コノハは両手を天に掲げ、詠唱を始めた。彼女の魔力に呼応するように、暗雲がさらに濃くなり、雷鳴が轟く。


「空よ、怒りを示せ!雷の槍となりて敵を穿て!――サンダー・ジャベリン!」

 幾筋もの雷の槍が、海竜めがけて降り注ぐ。海水を通して増幅された電撃が海竜の巨体を駆け巡り、さすがの海竜も苦悶の声を上げた。
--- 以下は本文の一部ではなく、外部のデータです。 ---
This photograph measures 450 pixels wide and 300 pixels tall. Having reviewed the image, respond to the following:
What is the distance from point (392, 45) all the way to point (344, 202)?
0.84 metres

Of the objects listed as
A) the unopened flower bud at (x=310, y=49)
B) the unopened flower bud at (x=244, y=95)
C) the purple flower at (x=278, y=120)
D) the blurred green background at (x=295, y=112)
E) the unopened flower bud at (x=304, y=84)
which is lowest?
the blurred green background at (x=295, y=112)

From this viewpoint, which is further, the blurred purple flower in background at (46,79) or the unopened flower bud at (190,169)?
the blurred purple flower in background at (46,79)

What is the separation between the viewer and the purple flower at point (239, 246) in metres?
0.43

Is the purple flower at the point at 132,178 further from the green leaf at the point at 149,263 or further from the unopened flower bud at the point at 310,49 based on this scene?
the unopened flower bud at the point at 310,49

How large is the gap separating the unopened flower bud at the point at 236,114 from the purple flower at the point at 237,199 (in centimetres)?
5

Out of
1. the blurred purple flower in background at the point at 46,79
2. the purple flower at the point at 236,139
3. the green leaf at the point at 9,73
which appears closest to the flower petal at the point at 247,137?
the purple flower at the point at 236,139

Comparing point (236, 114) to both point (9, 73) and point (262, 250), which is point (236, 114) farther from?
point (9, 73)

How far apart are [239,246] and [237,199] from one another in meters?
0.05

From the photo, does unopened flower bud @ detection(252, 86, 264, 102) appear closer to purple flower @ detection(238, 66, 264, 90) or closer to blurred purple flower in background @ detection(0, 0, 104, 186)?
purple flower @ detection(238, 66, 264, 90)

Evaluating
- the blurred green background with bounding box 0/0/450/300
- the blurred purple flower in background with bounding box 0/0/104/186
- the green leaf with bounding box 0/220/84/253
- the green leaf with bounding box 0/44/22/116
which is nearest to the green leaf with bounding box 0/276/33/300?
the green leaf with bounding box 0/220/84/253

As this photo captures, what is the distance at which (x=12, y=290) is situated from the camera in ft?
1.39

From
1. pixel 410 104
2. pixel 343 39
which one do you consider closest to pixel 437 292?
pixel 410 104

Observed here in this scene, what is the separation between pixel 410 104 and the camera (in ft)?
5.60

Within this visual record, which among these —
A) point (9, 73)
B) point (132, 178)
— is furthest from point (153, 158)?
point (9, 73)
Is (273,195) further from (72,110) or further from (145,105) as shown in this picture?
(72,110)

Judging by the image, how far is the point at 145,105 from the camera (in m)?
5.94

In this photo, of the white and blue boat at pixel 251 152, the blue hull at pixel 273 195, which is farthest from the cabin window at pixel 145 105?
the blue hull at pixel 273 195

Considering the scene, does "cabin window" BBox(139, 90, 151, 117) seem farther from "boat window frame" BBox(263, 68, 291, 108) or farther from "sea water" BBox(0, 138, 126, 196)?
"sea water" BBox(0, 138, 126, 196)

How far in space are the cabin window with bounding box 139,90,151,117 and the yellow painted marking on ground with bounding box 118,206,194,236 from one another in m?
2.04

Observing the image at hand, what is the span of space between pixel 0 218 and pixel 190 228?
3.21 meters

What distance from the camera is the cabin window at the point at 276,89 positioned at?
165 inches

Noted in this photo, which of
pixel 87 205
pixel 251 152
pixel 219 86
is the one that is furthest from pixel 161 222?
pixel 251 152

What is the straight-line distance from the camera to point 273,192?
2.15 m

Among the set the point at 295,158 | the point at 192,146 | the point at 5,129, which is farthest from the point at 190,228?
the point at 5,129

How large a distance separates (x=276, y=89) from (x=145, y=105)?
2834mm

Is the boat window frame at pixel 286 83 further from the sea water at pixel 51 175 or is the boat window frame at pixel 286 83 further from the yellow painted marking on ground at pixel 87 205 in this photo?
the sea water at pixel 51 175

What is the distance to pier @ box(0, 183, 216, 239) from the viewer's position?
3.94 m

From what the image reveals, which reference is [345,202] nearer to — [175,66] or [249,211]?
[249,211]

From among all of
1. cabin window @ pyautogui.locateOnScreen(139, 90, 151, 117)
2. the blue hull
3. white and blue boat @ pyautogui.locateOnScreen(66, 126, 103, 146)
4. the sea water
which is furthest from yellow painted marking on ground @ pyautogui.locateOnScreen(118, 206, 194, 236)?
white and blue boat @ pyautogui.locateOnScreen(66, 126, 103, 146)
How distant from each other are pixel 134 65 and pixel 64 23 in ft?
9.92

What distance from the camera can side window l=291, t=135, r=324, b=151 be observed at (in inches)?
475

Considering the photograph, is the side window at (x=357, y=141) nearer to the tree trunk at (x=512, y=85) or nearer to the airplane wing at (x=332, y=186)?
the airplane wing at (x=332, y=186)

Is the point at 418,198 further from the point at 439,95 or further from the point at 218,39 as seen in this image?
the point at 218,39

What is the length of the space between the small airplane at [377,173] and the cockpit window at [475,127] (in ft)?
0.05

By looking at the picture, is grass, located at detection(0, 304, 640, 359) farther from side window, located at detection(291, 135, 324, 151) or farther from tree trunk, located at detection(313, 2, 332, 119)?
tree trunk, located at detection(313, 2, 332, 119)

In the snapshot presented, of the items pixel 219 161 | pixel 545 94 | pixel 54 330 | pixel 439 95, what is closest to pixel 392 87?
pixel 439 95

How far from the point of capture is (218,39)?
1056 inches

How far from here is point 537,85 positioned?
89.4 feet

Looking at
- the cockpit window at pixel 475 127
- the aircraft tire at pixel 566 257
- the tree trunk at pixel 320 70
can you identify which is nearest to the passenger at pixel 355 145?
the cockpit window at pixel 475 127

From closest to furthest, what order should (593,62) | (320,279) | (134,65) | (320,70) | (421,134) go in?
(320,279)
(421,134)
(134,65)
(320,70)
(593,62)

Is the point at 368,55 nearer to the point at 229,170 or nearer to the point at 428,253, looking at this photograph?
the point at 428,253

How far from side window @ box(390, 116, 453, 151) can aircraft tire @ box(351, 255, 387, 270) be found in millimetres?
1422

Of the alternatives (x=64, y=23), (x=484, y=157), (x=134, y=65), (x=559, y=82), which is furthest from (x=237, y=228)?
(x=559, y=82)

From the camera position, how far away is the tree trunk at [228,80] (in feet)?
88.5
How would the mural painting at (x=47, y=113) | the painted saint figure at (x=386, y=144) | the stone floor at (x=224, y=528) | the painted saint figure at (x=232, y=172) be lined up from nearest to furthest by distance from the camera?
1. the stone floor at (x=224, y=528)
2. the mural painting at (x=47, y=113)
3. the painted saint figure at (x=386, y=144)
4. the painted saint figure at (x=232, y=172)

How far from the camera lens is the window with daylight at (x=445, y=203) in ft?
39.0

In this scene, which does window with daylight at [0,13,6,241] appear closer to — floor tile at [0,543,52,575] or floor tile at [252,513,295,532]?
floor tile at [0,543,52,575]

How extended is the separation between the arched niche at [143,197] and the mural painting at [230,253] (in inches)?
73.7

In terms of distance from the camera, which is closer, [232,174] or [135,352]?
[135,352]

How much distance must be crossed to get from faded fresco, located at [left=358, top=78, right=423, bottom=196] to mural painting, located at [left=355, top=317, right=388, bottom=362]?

 好機と見たレオンたちが再び攻勢に出る。だが、追い詰められた海竜は、最後の力を振り絞った。その口内に、海そのものを凝縮したかのような、恐ろしいほどの魔力が集束していく。


「まずい!直撃すれば船ごと消し飛ぶぞ!」

クラウスが叫ぶ。誰もが絶望に顔を歪めた、その瞬間。


「――そこですね!」


 コノハは足元にバリアを展開して海水を強く蹴り、空中へと高く跳躍した。その小さな体は、魔力砲の射線から逃れるように、海竜の頭上へと舞い上がる。

その手には、既に最大級の魔法が形成されていた。


「聖なる光よ、天罰となりて降り注げ!――天の裁き(ジャッジメント・サンダー)!!」

 これまでとは比較にならない、天を裂くほどの極太の雷が、無防備な海竜の頭上から直撃した。


 断末魔の叫びと共に、巨大な竜の体は力を失い、ゆっくりとエメラルドグリーンの海へと沈んでいった。


 静けさを取り戻した海上。四人は荒い息をつきながら、勝利を噛み締めていた。

「……やった、のか?」

「ええ、我々の勝ちです」

 船乗りたちの歓声が、海に響き渡った。


 一行は、海面に浮かぶ海竜の亡骸を調べ始めた。

「それで、『海竜の涙』はどこにあるんでしょうか?」

コノハが巨大な頭部を調べていると、クラウスが何かを見つけた。


「コノハさん、ここを見てくれ」

彼が指さしたのは、海竜の巨大な目のすぐ下。そこには、海の光をすべて閉じ込めたかのように、青く美しく輝く雫型の宝石が、鱗の隙間にいくつも付着していた。それはまるで、竜が流した涙が、その場で結晶化したかのようだった。

「これが……『海竜の涙』……」

レオンが感嘆の声を漏らす。



 コノハは、その中の一つをそっと指で剥がし取ると、好奇心を抑えきれずに、ぺろりと舐めた。

その瞬間、彼女の黒い瞳が、星が瞬くように輝いた。

「……しょっぱくて、でも、すごく深くて……美味しいです!これは、最高の調味料になりますよ!」


 満面の笑みで宣言するコノハに、レオン、ガルム、クラウスは呆れながらも、思わず笑ってしまった。結局、彼女の推測は半分当たっていたのだ。


 そしてコノハは、静かに横たわる海竜の巨体を見つめ、にっこりと笑って言った。


「それにしても、こんなに大きな体……きっと、食べ応えがありますよね!船長さん!解体を手伝っていただけませんか?」


 その言葉に、安堵の空気に包まれていた船乗りたちは、皆一様に固まった。

「至高の一皿」の食探求の旅は、まだまだ終わらない。